Several large international companies have already arrived. Chevrolet cars from the General Motors Uzbekistan joint venture are ubiquitous on Tashkent’s eight-lane boulevards. German truck maker MAN is assembling trucks in the city of Samarkand and Malaysian state oil and gas firm Petronas is leading a project worth between $2bn and $3bn to convert Uzbek gas into diesel and other liquid fuel.

Foreign investors like stability, and Karimov shows no sign of relinquishing control. Asked on a recent trip to Moscow about the repercussions of the April uprising in Kyrgyzstan, he said: “Take it from me: in Uzbekistan, no∞ one is delightedly following the actions of the ‘freedom-loving’ Kyrgyz people.”

The overthrow of Kyrgyzstan’s president has stirred tensions in Central Asia. Months after the previous Kyrgyz revolution in 2005, Uzbek troops fired on protesters in the eastern city of Andizhan, killing hundreds and drawing international rebuke.

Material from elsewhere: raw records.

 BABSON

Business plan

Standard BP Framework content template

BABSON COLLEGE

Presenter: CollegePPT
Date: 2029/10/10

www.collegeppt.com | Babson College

Few in Tashkent expect a repeat. A human rights worker who recently visited Andizhan said wounds there are still too raw. Others say the country – with a population more than five times that of Kyrgyzstan – is too large and too disparate to attempt any sort of revolution. “They have a higher threshold for abuse,” a diplomat said.

The succession question
Karimov has said strict measures are needed to prevent the spread of Islamist militancy. Police with explosive detectors and sniffer dogs have patrolled Tashkent’s metro since the suicide bombings at two Moscow underground stations in March. Suicide bombers have targeted Tashkent before, including the US embassy in 2004. But rights groups say Karimov has used this threat as a pretext to eliminate dissent and religious freedom in the mainly Muslim country.

Surat Ikramov, who describes himself as a human rights defender, painstakingly records the abuses related by growing numbers of visitors to his office in a low-rise Soviet apartment block. He flicks through a dossier of the worst cases. “Beaten. Beaten. Dead,” says the 65-year-old former teacher, pointing at photographs of the victims. “This one was a taekwondo champion. This one was too religious. This one,” he said, picking out a bruised, bandaged face, “is me.”

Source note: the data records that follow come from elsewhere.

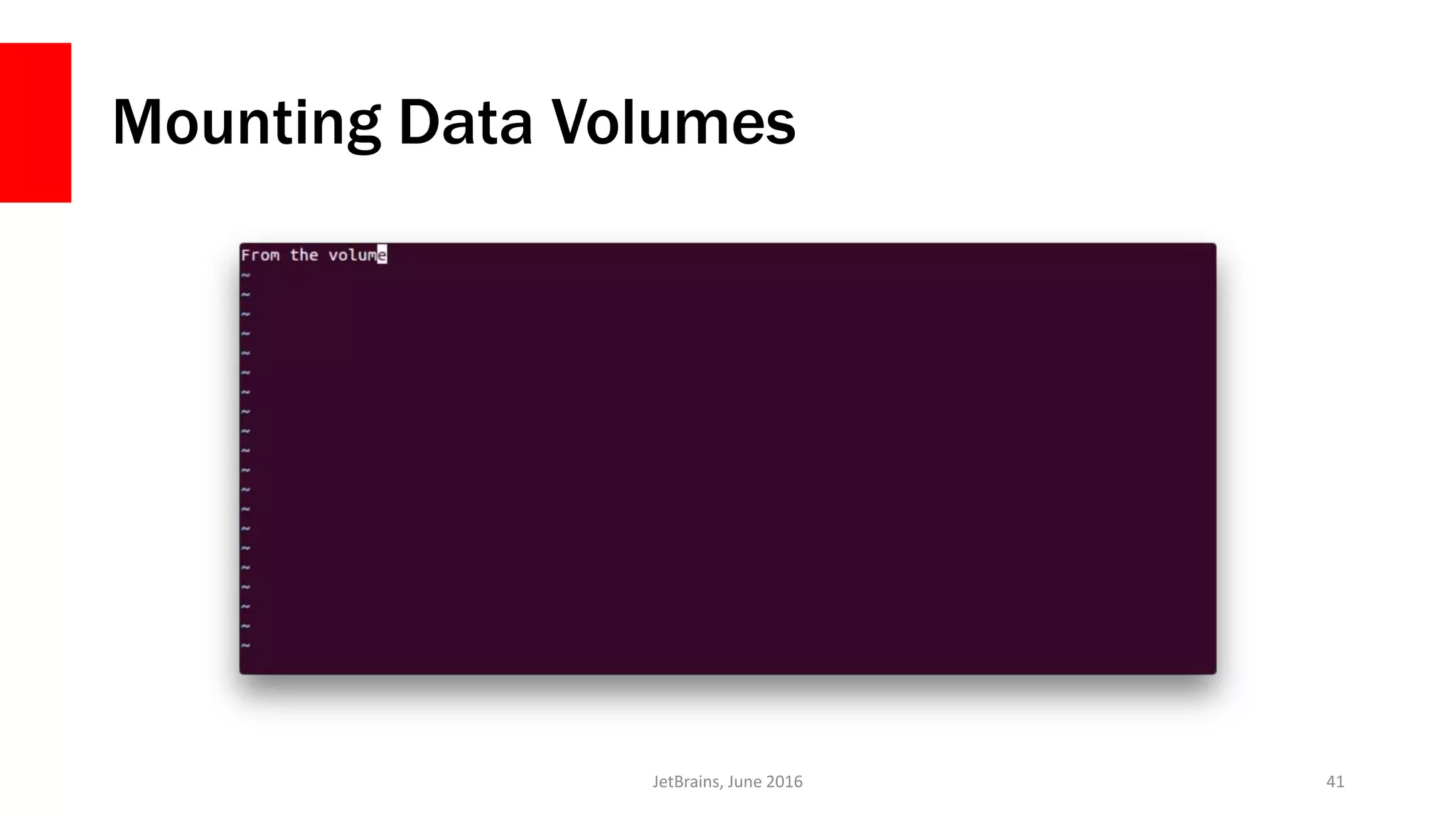 Mounting Data Volumes

From the volume
~
~
~
~
~
~
~
~
~
~
~
~
~
~
~
~
~
~
~
~

JetBrains, June 2016

41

Ikramov says he was beaten and poisoned by masked agents for opposing the government. He says people still live in fear of a state where crimes can quickly be invented to quash a threat or expropriate a successful business. “We have everything here to live well: gas, oil, our own food products – you name it, we have it,” he said. “So why do we live like this?”

The financial elite is not exempt. Tashkent was abuzz with rumour after the arrest two months ago of several prominent businessmen. Though all were released, locals say the gesture was a timely reminder of the president’s absolute rule. “The arrest of the ‘oligarchs’ shows that the government does not want any group to become too powerful,” said one.

Opponents do not expect change anytime soon. The president’s civic power is growing in the grand buildings of Tashkent, such as the ice-white convention centre constructed beside the square honouring 14th-century Turkic warlord and national symbol Amir Timur. “The West wants three things: support for Afghanistan; transit for oil and gas; and crushing the terrorists of whom the West is so afraid,” a Tashkent resident said. “Karimov provides all three.”

But Karimov’s age – at 72, he is Central Asia’s oldest incumbent leader – raises questions about the eventual transfer of power. With no clear succession, the spectre of a turbulent upheaval lingers. “Some believe Karimov’s death will bring about the apocalypse,” said another Tashkent resident. “But you could just as easily argue this is an illusion he himself has created.”